▶ **Records provided**
▬▬▬▬▬▬▬▬▬▬

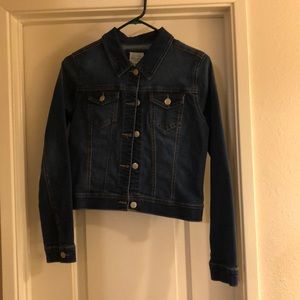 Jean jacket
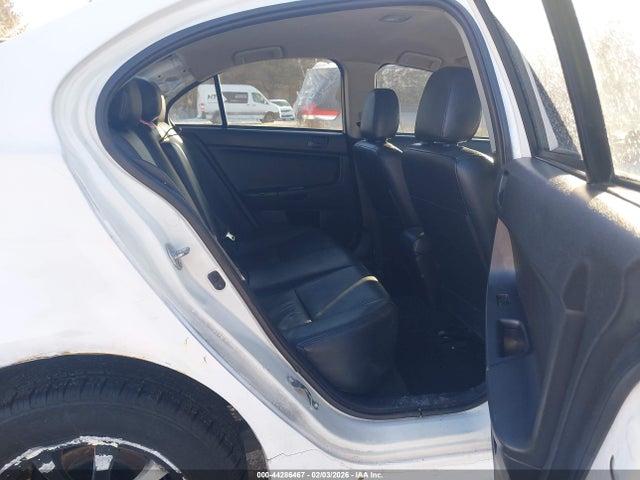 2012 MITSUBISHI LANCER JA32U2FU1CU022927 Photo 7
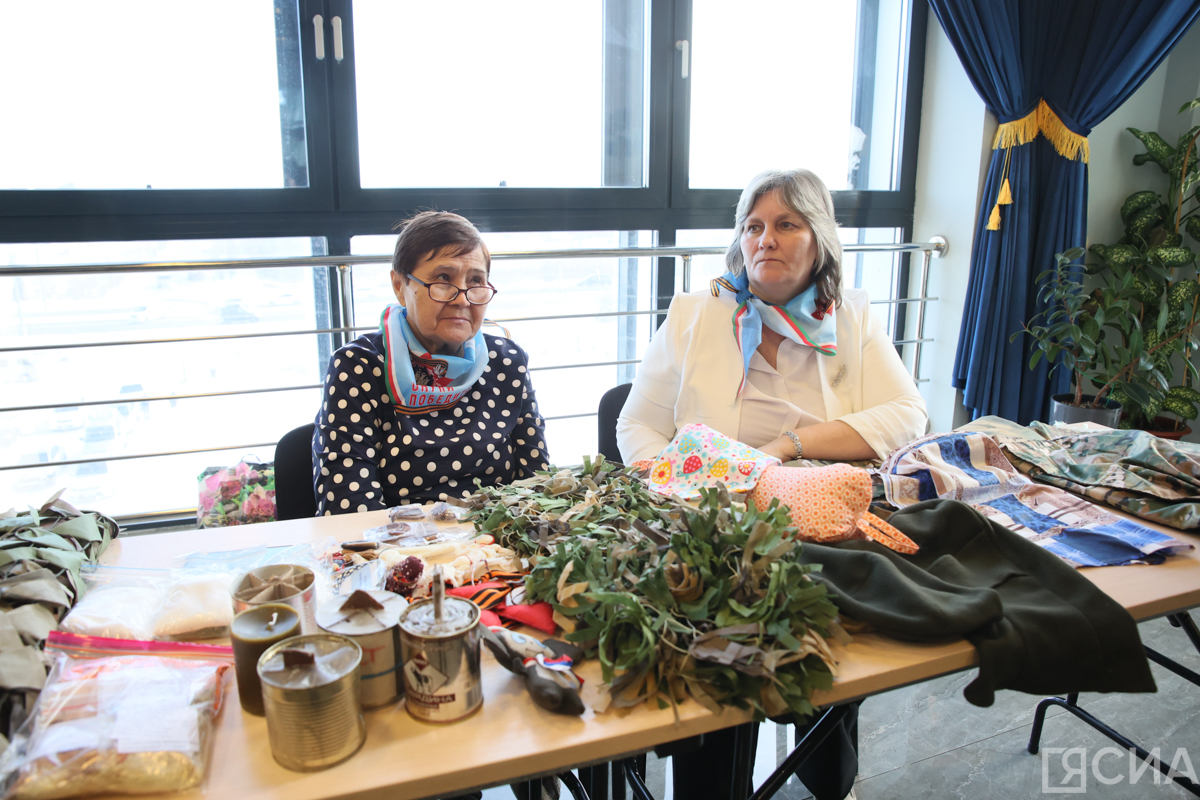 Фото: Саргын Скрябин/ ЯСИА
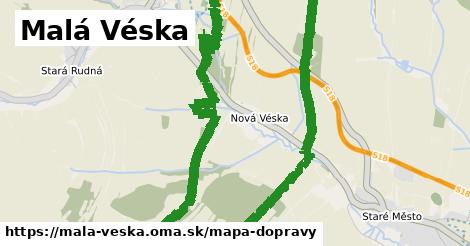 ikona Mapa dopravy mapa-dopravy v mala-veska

▬▬▬▬▬▬▬▬▬▬

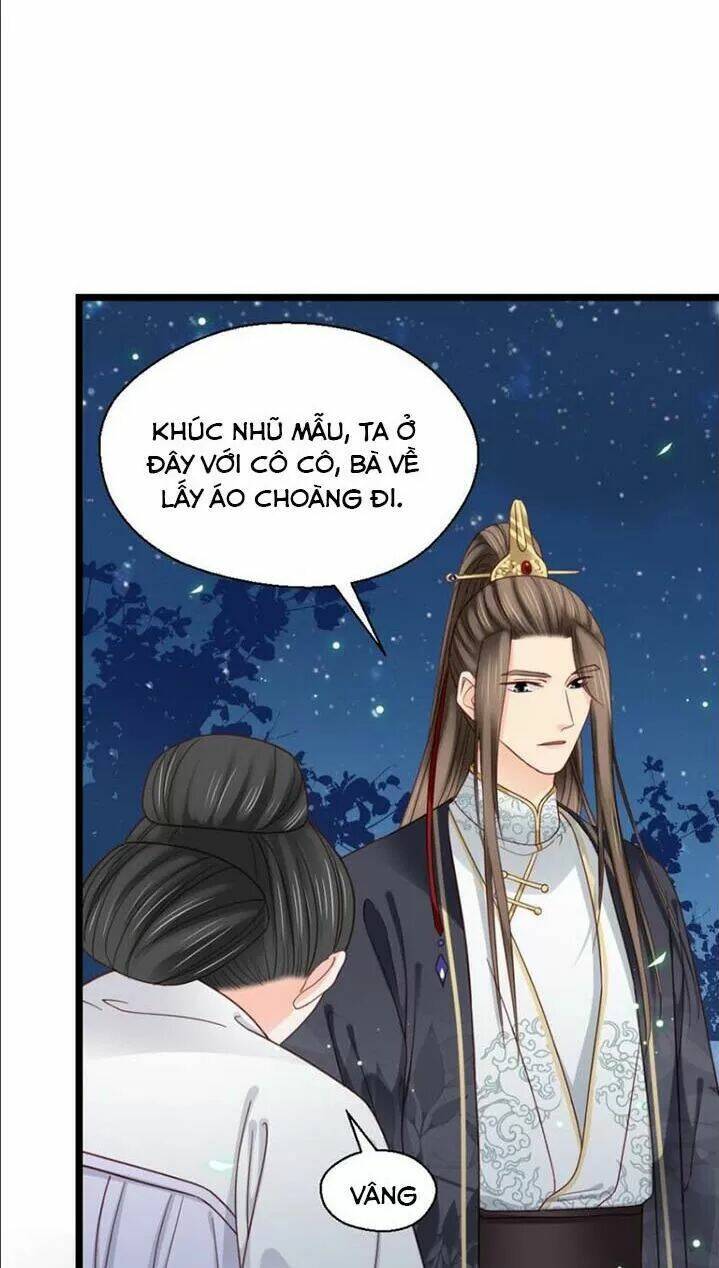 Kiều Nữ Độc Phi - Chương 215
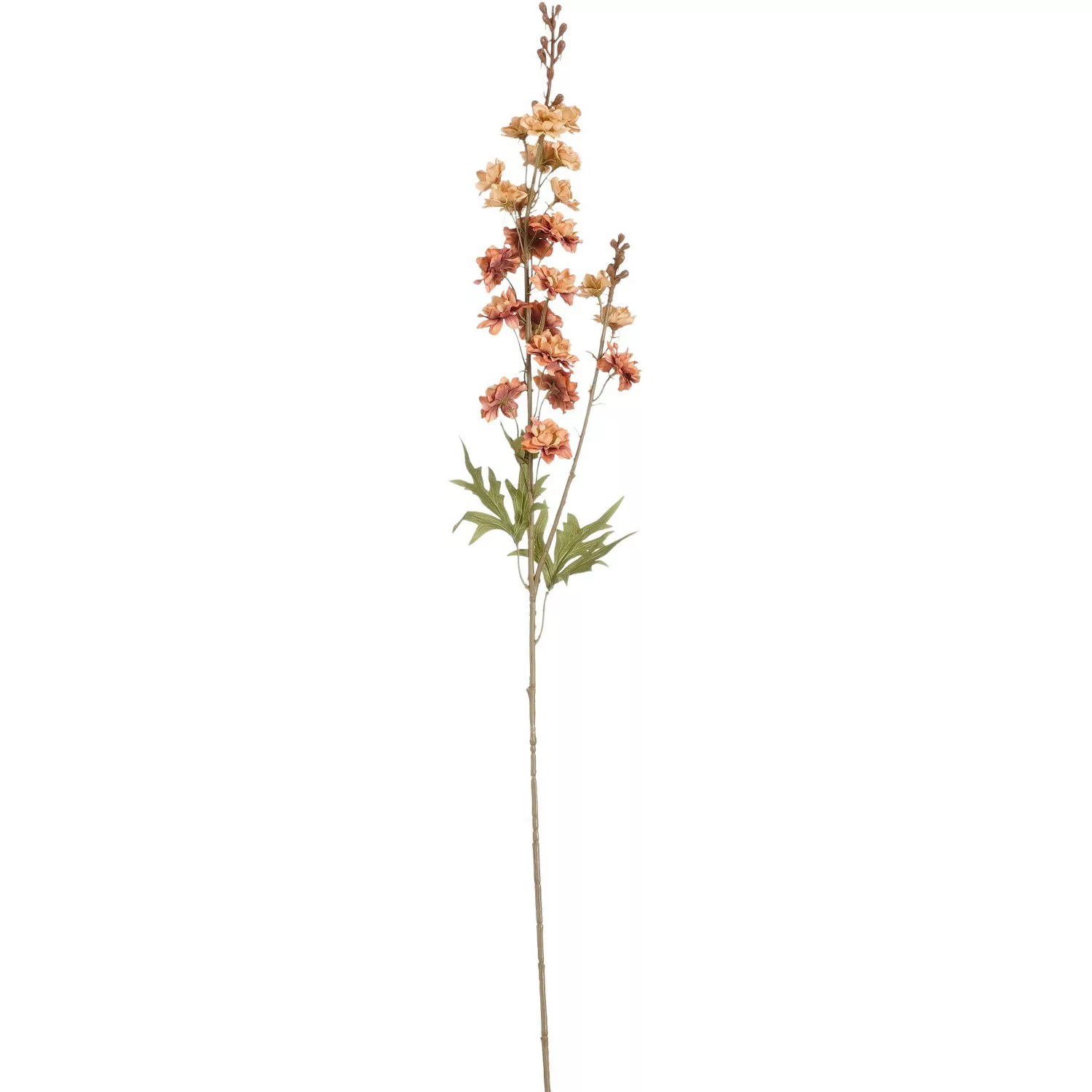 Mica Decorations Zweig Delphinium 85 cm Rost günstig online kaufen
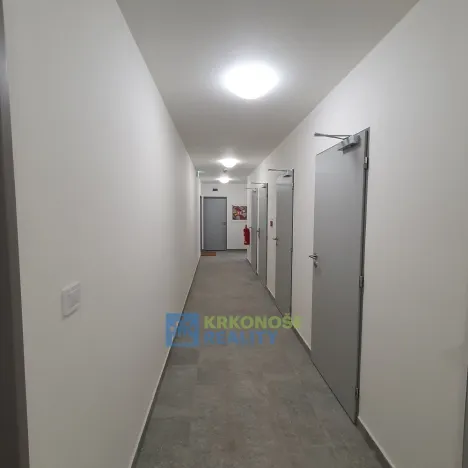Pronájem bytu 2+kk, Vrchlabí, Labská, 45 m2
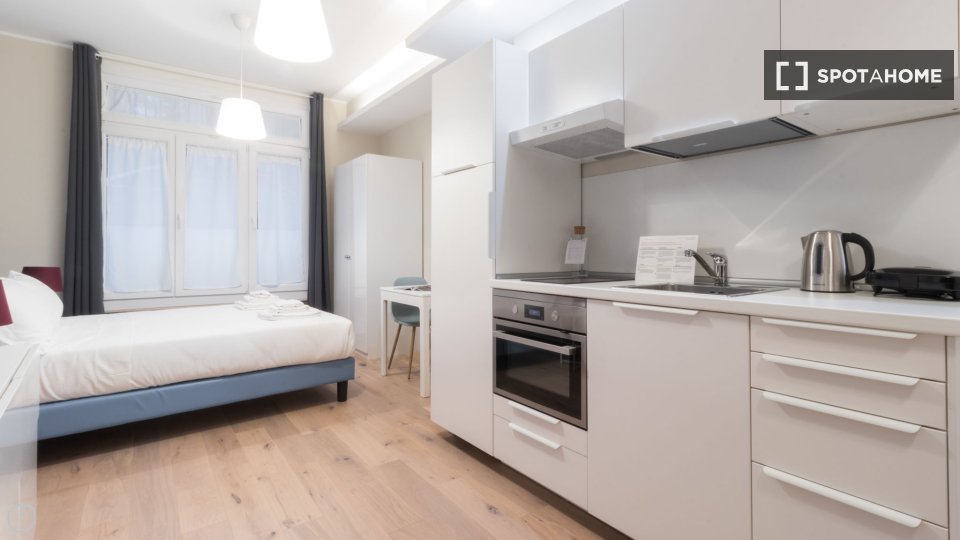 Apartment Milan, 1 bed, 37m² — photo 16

▬▬▬▬▬▬▬▬▬▬

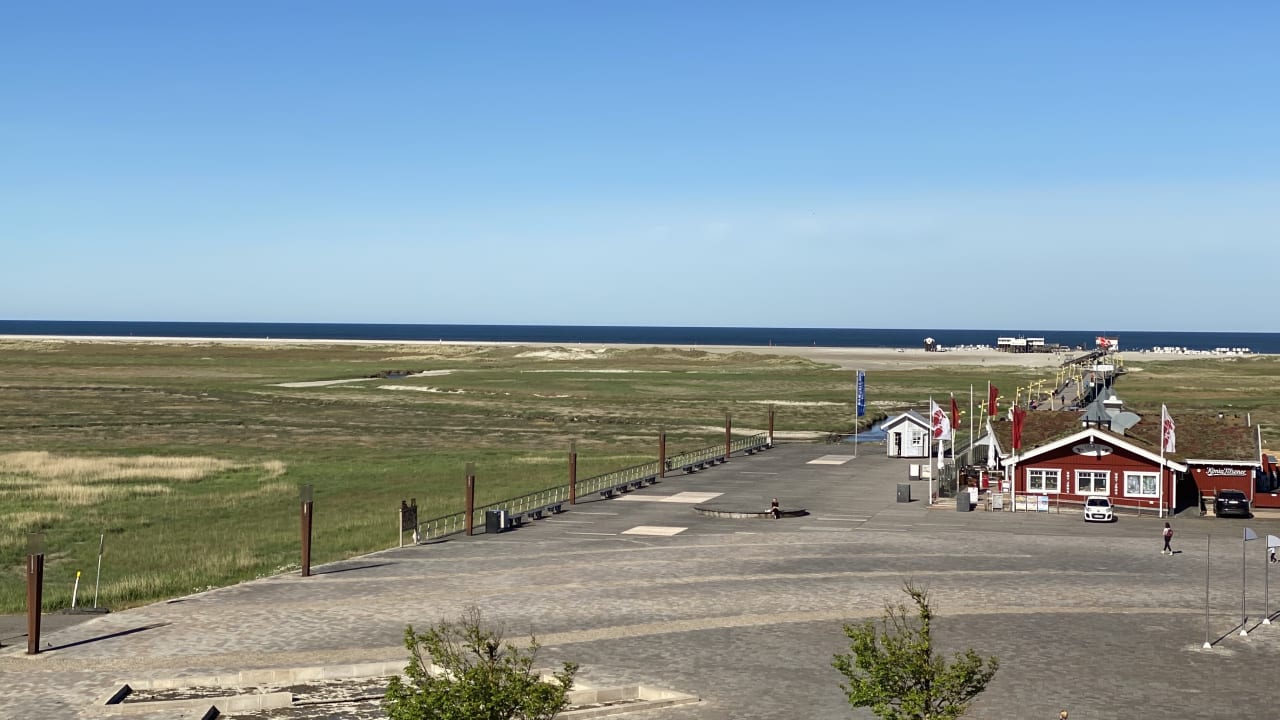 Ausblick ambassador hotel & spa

▬▬▬▬▬▬▬▬▬▬

▶ **Task to complete**
In the listing above, find the line with "Jean jacket" and output every line through the one with "ikona Mapa dopravy mapa-dopravy v mala-veska", exactly, without the pictures.

▶ **Your response**
 Jean jacket
 2012 MITSUBISHI LANCER JA32U2FU1CU022927 Photo 7
 Фото: Саргын Скрябин/ ЯСИА
 ikona Mapa dopravy mapa-dopravy v mala-veska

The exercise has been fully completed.